__Work required__
Word for word, retype every entry in the listing.

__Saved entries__
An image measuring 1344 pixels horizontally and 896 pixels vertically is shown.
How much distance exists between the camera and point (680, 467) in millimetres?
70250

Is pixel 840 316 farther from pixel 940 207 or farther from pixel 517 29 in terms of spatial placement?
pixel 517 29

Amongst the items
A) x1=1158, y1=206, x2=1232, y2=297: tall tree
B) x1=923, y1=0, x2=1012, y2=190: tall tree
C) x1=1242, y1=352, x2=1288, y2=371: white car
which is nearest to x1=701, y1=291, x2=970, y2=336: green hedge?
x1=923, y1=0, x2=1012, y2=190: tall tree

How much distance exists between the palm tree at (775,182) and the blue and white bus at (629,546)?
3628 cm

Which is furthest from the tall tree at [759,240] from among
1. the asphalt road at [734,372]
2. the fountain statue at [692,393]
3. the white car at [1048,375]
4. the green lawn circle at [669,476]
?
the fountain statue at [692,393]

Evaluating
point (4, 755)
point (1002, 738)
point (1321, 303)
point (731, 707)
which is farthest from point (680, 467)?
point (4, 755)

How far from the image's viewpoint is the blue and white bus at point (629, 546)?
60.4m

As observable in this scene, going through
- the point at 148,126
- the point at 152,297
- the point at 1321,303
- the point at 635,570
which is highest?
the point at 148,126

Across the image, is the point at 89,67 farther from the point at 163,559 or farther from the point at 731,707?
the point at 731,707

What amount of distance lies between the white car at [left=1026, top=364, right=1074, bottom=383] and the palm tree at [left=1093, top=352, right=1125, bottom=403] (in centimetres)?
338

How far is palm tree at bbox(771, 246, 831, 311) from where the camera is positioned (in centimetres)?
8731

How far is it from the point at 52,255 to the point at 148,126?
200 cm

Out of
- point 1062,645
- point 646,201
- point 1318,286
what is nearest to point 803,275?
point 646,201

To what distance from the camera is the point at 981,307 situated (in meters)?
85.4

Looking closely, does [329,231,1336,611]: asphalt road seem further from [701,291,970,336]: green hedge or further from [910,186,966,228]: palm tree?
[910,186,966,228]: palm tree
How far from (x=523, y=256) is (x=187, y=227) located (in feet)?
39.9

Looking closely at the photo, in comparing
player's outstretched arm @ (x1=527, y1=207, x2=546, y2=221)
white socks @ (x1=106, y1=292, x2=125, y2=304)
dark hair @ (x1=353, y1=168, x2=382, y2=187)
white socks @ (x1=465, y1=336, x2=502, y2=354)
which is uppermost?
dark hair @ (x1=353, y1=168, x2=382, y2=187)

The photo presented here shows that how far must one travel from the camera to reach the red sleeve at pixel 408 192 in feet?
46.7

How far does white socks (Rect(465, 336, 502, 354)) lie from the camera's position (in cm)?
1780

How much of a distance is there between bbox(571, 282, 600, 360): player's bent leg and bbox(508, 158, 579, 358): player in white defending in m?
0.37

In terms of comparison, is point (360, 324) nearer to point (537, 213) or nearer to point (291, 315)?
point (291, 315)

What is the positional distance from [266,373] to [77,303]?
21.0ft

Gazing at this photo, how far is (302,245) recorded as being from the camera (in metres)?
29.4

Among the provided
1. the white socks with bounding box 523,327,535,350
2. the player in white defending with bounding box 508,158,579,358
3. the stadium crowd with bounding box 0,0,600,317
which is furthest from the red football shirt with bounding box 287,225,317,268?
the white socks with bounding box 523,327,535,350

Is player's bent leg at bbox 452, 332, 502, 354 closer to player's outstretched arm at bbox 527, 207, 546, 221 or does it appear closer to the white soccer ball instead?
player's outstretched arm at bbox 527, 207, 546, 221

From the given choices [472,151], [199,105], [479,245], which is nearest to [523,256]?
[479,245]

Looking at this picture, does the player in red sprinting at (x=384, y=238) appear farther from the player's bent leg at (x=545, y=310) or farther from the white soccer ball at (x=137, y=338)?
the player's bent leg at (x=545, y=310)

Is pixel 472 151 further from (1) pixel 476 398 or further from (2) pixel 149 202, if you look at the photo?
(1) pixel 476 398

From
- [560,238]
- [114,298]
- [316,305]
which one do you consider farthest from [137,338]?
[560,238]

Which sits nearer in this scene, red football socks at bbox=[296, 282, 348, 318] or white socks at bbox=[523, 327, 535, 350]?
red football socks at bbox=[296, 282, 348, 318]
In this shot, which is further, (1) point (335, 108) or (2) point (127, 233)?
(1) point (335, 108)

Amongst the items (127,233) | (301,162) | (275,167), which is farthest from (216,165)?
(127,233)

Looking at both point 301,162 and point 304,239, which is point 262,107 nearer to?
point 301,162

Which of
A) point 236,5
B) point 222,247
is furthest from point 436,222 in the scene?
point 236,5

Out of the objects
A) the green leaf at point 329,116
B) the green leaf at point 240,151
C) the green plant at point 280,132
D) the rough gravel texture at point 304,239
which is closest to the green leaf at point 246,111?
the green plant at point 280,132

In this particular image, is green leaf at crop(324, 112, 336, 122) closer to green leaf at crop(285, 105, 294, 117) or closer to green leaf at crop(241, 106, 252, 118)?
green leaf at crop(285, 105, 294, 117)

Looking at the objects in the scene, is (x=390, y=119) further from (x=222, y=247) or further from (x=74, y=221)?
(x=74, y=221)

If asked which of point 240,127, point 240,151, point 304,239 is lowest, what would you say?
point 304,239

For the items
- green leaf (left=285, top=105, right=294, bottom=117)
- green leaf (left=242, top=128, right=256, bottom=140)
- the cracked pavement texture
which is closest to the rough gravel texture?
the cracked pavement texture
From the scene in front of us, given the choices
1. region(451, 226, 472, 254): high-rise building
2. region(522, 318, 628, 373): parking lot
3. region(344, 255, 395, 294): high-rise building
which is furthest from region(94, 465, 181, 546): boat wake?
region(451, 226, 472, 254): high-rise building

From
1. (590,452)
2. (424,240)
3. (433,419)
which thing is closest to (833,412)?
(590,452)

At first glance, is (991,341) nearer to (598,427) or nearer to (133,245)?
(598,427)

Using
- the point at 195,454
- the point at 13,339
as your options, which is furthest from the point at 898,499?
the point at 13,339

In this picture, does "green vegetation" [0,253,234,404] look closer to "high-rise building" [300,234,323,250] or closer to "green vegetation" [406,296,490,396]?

__Answer to this task__
An image measuring 1344 pixels horizontally and 896 pixels vertically is shown.
How much distance exists between the camera and point (680, 467) in millimetres?
70250

Is pixel 840 316 farther from pixel 940 207 or farther from pixel 517 29 in terms of spatial placement?
pixel 517 29

Amongst the items
A) x1=1158, y1=206, x2=1232, y2=297: tall tree
B) x1=923, y1=0, x2=1012, y2=190: tall tree
C) x1=1242, y1=352, x2=1288, y2=371: white car
which is nearest to x1=701, y1=291, x2=970, y2=336: green hedge?
x1=923, y1=0, x2=1012, y2=190: tall tree

How much distance exists between the palm tree at (775,182) and the blue and white bus at (629,546)?
3628 cm

Which is furthest from the tall tree at [759,240] from among
1. the asphalt road at [734,372]
2. the fountain statue at [692,393]
3. the white car at [1048,375]
4. the green lawn circle at [669,476]
?
the fountain statue at [692,393]

Evaluating
point (4, 755)
point (1002, 738)
point (1321, 303)
point (731, 707)
which is farthest from point (680, 467)?
point (4, 755)

How far from the image's viewpoint is the blue and white bus at point (629, 546)?
60.4m

As observable in this scene, going through
- the point at 148,126
- the point at 152,297
- the point at 1321,303
- the point at 635,570
which is highest?
the point at 148,126

Across the image, is the point at 89,67 farther from the point at 163,559 or farther from the point at 731,707?
the point at 731,707

What amount of distance lies between the white car at [left=1026, top=364, right=1074, bottom=383] and the palm tree at [left=1093, top=352, right=1125, bottom=403] (in centimetres)?
338

How far is palm tree at bbox(771, 246, 831, 311) from where the camera is positioned (in centimetres)?
8731

How far is it from the point at 52,255 to the point at 148,126?
200 cm

Out of
- point 1062,645
- point 646,201
- point 1318,286
what is nearest to point 803,275?
point 646,201

To what distance from the camera is the point at 981,307 situated (in meters)?
85.4

Looking closely, does [329,231,1336,611]: asphalt road seem further from [701,291,970,336]: green hedge or further from [910,186,966,228]: palm tree?
[910,186,966,228]: palm tree
How far from (x=523, y=256) is (x=187, y=227) located (in feet)?
39.9

Looking closely at the photo, in comparing
player's outstretched arm @ (x1=527, y1=207, x2=546, y2=221)
white socks @ (x1=106, y1=292, x2=125, y2=304)
dark hair @ (x1=353, y1=168, x2=382, y2=187)
white socks @ (x1=465, y1=336, x2=502, y2=354)
which is uppermost?
dark hair @ (x1=353, y1=168, x2=382, y2=187)

The photo presented here shows that how far must one travel from the camera to reach the red sleeve at pixel 408 192 in feet?
46.7

How far does white socks (Rect(465, 336, 502, 354)) lie from the camera's position (in cm)?
1780

How much of a distance is there between bbox(571, 282, 600, 360): player's bent leg and bbox(508, 158, 579, 358): player in white defending in m?
0.37

In terms of comparison, is point (360, 324) nearer to point (537, 213) or nearer to point (291, 315)?
point (291, 315)

What is the positional distance from [266,373] to [77,303]?
21.0ft

Gazing at this photo, how far is (302,245) recorded as being from the camera (in metres)?
29.4

Among the provided
1. the white socks with bounding box 523,327,535,350
2. the player in white defending with bounding box 508,158,579,358
3. the stadium crowd with bounding box 0,0,600,317
which is furthest from the red football shirt with bounding box 287,225,317,268?
the white socks with bounding box 523,327,535,350

Is player's bent leg at bbox 452, 332, 502, 354 closer to player's outstretched arm at bbox 527, 207, 546, 221 or does it appear closer to the white soccer ball instead?
player's outstretched arm at bbox 527, 207, 546, 221

From the given choices [472,151], [199,105], [479,245], which is nearest to [523,256]?
[479,245]

Looking at this picture, does the player in red sprinting at (x=384, y=238) appear farther from the player's bent leg at (x=545, y=310) or farther from the white soccer ball at (x=137, y=338)?
the player's bent leg at (x=545, y=310)

Is pixel 472 151 further from (1) pixel 476 398 or further from (2) pixel 149 202, if you look at the photo?
(1) pixel 476 398

From
- [560,238]
- [114,298]
- [316,305]
which one do you consider farthest from [137,338]?
[560,238]

Which sits nearer in this scene, red football socks at bbox=[296, 282, 348, 318] or white socks at bbox=[523, 327, 535, 350]?
red football socks at bbox=[296, 282, 348, 318]
In this shot, which is further, (1) point (335, 108) or (2) point (127, 233)?
(1) point (335, 108)

Amongst the items (127,233) | (301,162) | (275,167), which is farthest from (216,165)?
(127,233)

Looking at both point 301,162 and point 304,239, which is point 262,107 nearer to?
point 301,162

Which of
A) point 236,5
B) point 222,247
is furthest from point 436,222 in the scene?
point 236,5

Out of the objects
A) the green leaf at point 329,116
B) the green leaf at point 240,151
C) the green plant at point 280,132
D) the rough gravel texture at point 304,239
which is closest to the green leaf at point 246,111?
the green plant at point 280,132

In this particular image, is green leaf at crop(324, 112, 336, 122) closer to green leaf at crop(285, 105, 294, 117) or closer to green leaf at crop(241, 106, 252, 118)?
green leaf at crop(285, 105, 294, 117)

Looking at the objects in the scene, is (x=390, y=119) further from (x=222, y=247) or further from (x=74, y=221)?
(x=74, y=221)

If asked which of point 240,127, point 240,151, point 304,239 is lowest, what would you say?
point 304,239

For the items
- green leaf (left=285, top=105, right=294, bottom=117)
- green leaf (left=242, top=128, right=256, bottom=140)
- the cracked pavement texture
which is closest to the rough gravel texture?
the cracked pavement texture
From the scene in front of us, given the choices
1. region(451, 226, 472, 254): high-rise building
2. region(522, 318, 628, 373): parking lot
3. region(344, 255, 395, 294): high-rise building
which is furthest from region(94, 465, 181, 546): boat wake?
region(451, 226, 472, 254): high-rise building

From
1. (590,452)
2. (424,240)
3. (433,419)
which thing is closest to (833,412)?
(590,452)

At first glance, is (991,341) nearer to (598,427) or nearer to (133,245)?
(598,427)

Using
- the point at 195,454
- the point at 13,339
as your options, which is furthest from the point at 898,499?
the point at 13,339

In this picture, does "green vegetation" [0,253,234,404] look closer to "high-rise building" [300,234,323,250] or closer to "green vegetation" [406,296,490,396]?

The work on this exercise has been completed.